5/2/26

Just when we think the political movers and shakers of our time have run out of ways to shock our senses and awaken our fury, we find ourselves swiftly corrected….

Within the last seven days, a gunman from California allegedly attempted to assassinate President Trump and other Republicans at the start of an event this journalist found head scratching in the first place. (Why would journalists want to dine with and be the brunt of jokes for one who is constantly trying to silence and prosecute them for reporting on the misdeeds and illegal acts of his administration?) Though there was a moment’s talk about whether the Secret Service is perpetually falling down on the job, somehow the more important conversation was that the alleged attempt justified building a ballroom in the White House.

By Tuesday, the governmental department that once had justice as its overriding objective knocked the indictment of an alleged attempted presidential assassin off the front page with a shameful political indictment of former FBI Director James Comey. It was the second time that Mr. Trump’s minions with bar cards indicted the nation’s former top cop for a social media post it claims also endangered Donald Trump’s life. The post with the picture of seashells that arranged to say, “86 47,” under which Mr. Comey wrote the caption, “Cool,” was supposed to be some kind of incitement to violence against the president.

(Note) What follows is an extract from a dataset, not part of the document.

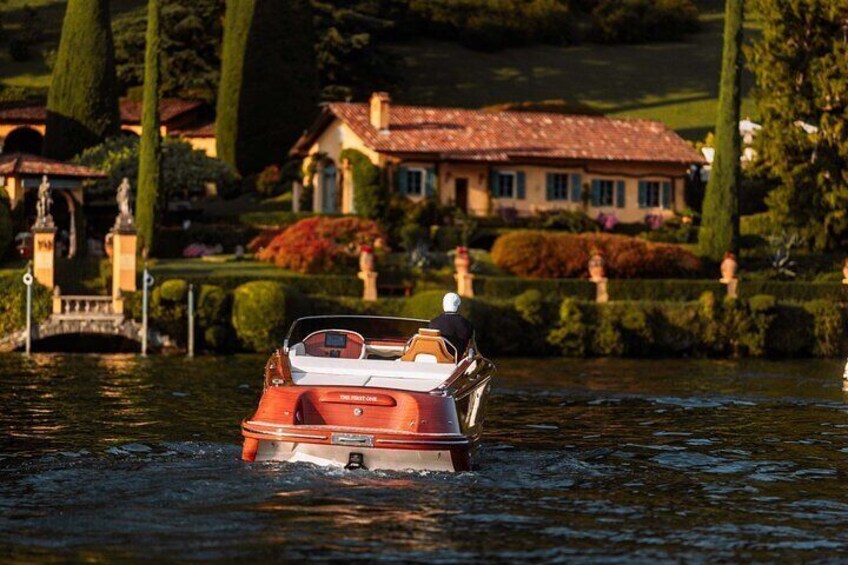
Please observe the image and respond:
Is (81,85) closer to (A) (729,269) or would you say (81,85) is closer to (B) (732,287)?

The picture had seashells as the medium. Seashells. It used restaurant language that means something is sold out or has an issue, so take it off the menu. It does not mean the dish should never be seen again. But the DOJ has nothing better to do than run up the legal bills of a longtime public servant, since the firing of Attorney General Pam Bondi made clear that the Justice Department is supposed to be Trump’s personal law firm, in business to settle the wannabe mobster’s personal scores.

They filed the case in North Carolina, a presumably favorable jurisdiction. I would like to think it, like the first indictment, will be dismissed with ease, but my faith in the courts, the branch that is currently holding the democratic republic together with loose and crisscrossed stitches, has been weakened. Dramatically.

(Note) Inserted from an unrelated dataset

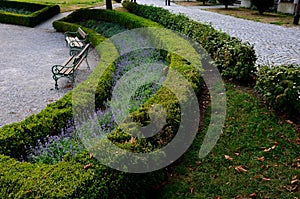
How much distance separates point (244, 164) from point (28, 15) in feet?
52.2

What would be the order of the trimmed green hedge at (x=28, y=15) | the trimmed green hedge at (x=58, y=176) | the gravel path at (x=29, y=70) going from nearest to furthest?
the trimmed green hedge at (x=58, y=176) → the gravel path at (x=29, y=70) → the trimmed green hedge at (x=28, y=15)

Those who work in and around Constitutional law knew it was likely, but that did not make what some call the gutting of a landmark piece of legislation, for which so many people literally shed blood, any less devastating. In a 6-3 vote along ideological lines, the Supreme Court decided that Section 2 of the Voting Rights Act, first signed into law in 1965, five months after the Bloody Sunday march across the Pettus Bridge in Selma, Alabama, was designed to protect voters from intentional discrimination, not discriminatory effects. The conservative-majority Court decided that it was not designed to prevent vote dilution, though Congress in 1982 amended section 2 to prevent just that. The Supreme Court’s new interpretation and new test for determining if Section 2 has been violated is not good.

Gerrymandering is about to become a sport of Olympic proportions, at every conceivable level of government in the nation. The only upside is that we can probably stop worrying about whether the president and congressional Republicans are going to try to cancel the midterms. Now, they may have more confidence they can keep control of the House, despite the president’s cratering poll numbers in several categories, including the war with Iran. Any growing congressional GOP confidence is reason enough to keep control of our collective wits through all the shocks to come and start getting out the vote right now.